Si riparte, è ora. Fermata la corsa, per praticità è servito anche tagliare anche i capelli. Lo specchio suggeriva un’idea di ricci ingovernabili che non è andata persa: si è accorciato, si è smesso di acconciare, e il nuovo aspetto è subito sembrato giusto. Si è accordato alle felpe oversize con il cappuccio, ai lobi nudi, agli appuntamenti mancati con la depilazione. È stato pratico non saltare giù dal letto con la sveglia: senza altri impegni, si va a dormire in tempo per ogni incontro col giorno successivo. Si è dimenticato come si compiace e si è imparato a selezionare. Si è tenuto stretto ciò che conta. Si è lavorato alla luce del sole, respirando aria naturale. La conoscenza ora è un fatto volontario. Si è studiato, si è sperimentato, si è approcciato il vecchio e il nuovo e, come negli altri, si è guardato meglio dentro di sé. Dove si è fatto ordine, ci si è centrati, riuniti e anche rafforzati. E poi si è tornati davanti allo specchio, e ci si è riconosciuti.

Avevo staccato la spina al blog che, come altri settori della vita, doveva essere rimesso in pari col momento. O magari estinguersi, o trasformarsi in una cosa diversa. In questo tempo ho scaricato quasi tutto, ho riletto e mi sono sorpresa, in alcuni momenti commossa, e divertita. Io non adotto comportamenti social, eppure le persone valide che ho incontrato qui otto anni fa, ancora le frequento, ormai anche al di fuori di WordPress. Ho scoperto che, mantenendo qui le dinamiche di socializzazione del reale, unite alla lentezza della mia costituzione, il blog ha assunto la solidità di un oggetto la cui forma è definita dall’uso. Non patisce le mode, né gli umori, né i giudizi di altri. Ce l’ho come appeso al portachiavi di casa, è mio.

▶ Cosa serve
Trascrivi parola per parola il passo del testo sul ritorno al blog che va da "Avevo staccato la" a "casa, è mio.".

▶ Dati disponibili

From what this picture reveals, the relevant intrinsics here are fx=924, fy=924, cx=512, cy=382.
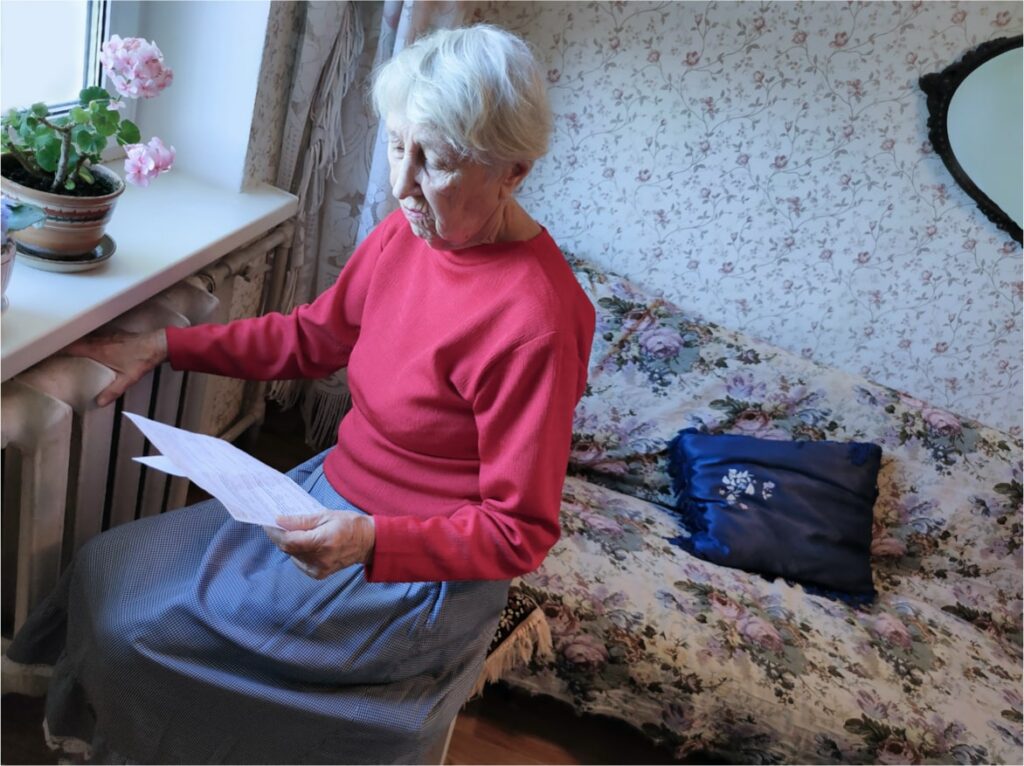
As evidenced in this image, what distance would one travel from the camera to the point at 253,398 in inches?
88.4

▶ La tua risposta
Avevo staccato la spina al blog che, come altri settori della vita, doveva essere rimesso in pari col momento. O magari estinguersi, o trasformarsi in una cosa diversa. In questo tempo ho scaricato quasi tutto, ho riletto e mi sono sorpresa, in alcuni momenti commossa, e divertita. Io non adotto comportamenti social, eppure le persone valide che ho incontrato qui otto anni fa, ancora le frequento, ormai anche al di fuori di WordPress. Ho scoperto che, mantenendo qui le dinamiche di socializzazione del reale, unite alla lentezza della mia costituzione, il blog ha assunto la solidità di un oggetto la cui forma è definita dall’uso. Non patisce le mode, né gli umori, né i giudizi di altri. Ce l’ho come appeso al portachiavi di casa, è mio.